In Software Design terminology, Wine and DXVK are "adaptor" layers (each convert one kind of API interface into a different kind - Wine doing Windows API to Linux API conversion and DXVK doing DirectX API to Vulkan API - and nothing more) whilst Proton is more a controller that just manages those things and adds some more functionality on top such as Steam integration for ease of use.

Without Proton users would have to know a bunch of command lines parameters and environment setup to launch all the right components with the right configuration so that they can first install and then run their Windows game in Linux. In fact this is the situation if you use Wine directly without something like Lutris to do a similar work as Proton.

Personally I prefer Lutris since it's more flexible - for example I can configure it to run games sandboxed with networking disabled - and it's not tightly bound to a single games store.

[–] entropicdrift@lemmy.sdf.org 4 points 6 days ago

I used to use Lutris, but I found Heroic more consistent and convenient for filling the same purpose.
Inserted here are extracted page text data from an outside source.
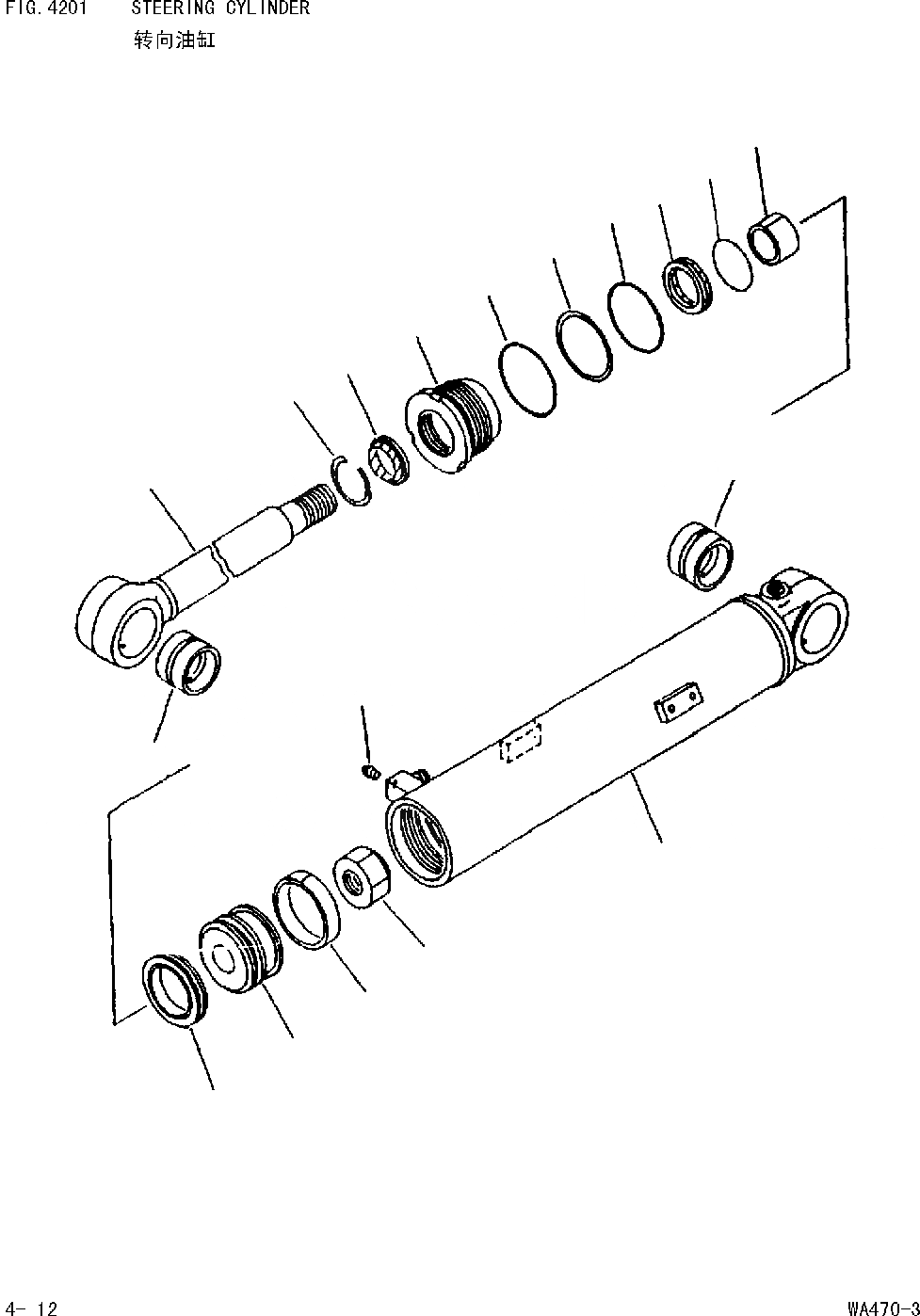 FIG. 4201 STEERING CYLINDER
转向油缸

4- 12

WA470-3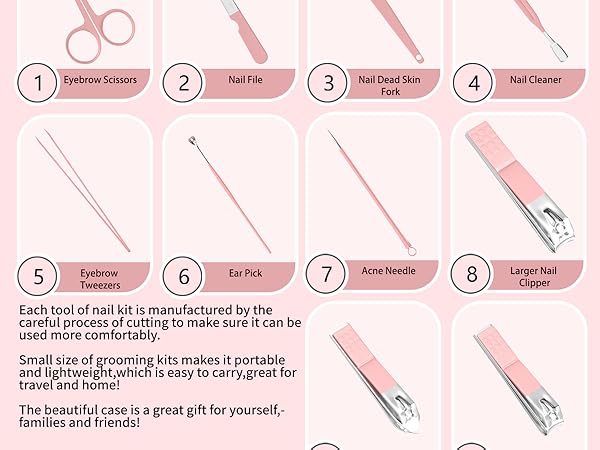 1 Eyebrow Scissors

2 Nail File

3 Nail Dead Skin Fork

4 Nail Cleaner

5 Eyebrow Tweezers

6 Ear Pick

7 Acne Needle

8 Larger Nail Clipper

Each tool of nail kit is manufactured by the careful process of cutting to make sure it can be used more comfortably.

Small size of grooming kits makes it portable and lightweight,which is easy to carry,great for travel and home!

The beautiful case is a great gift for yourself,-families and friends!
It's quite good at downloading just the diff needed for GoG game updates these days, for instance, which is key for big games like Baldur's Gate 3.

[–] adam@doomscroll.n8e.dev 2 points 6 days ago

I'd say it's something like a babelfish. You speak English, I hear Spanish.

[–] BluescreenOfDeath@lemmy.world 2 points 1 week ago (1 children)

I think the example you're using is closer to emulation.

I'm not an expert by any means, most of my technology experience comes from hardware. But Proton isn't changing the Linux ecosystem, and the programs are still expecting a windows environment when they're run via Proton.

From what I recall, Linux and windows can both do the same stuff, they just have different names or different ways to ask for resources. And Proton receives the request for whatever and converts it to the Linux equivalent.

It's not nearly as bad as it was in the past, now that the graphics APIs are system agnostic.

Well, technically speaking, neither would be emulation because both systems are running on x86.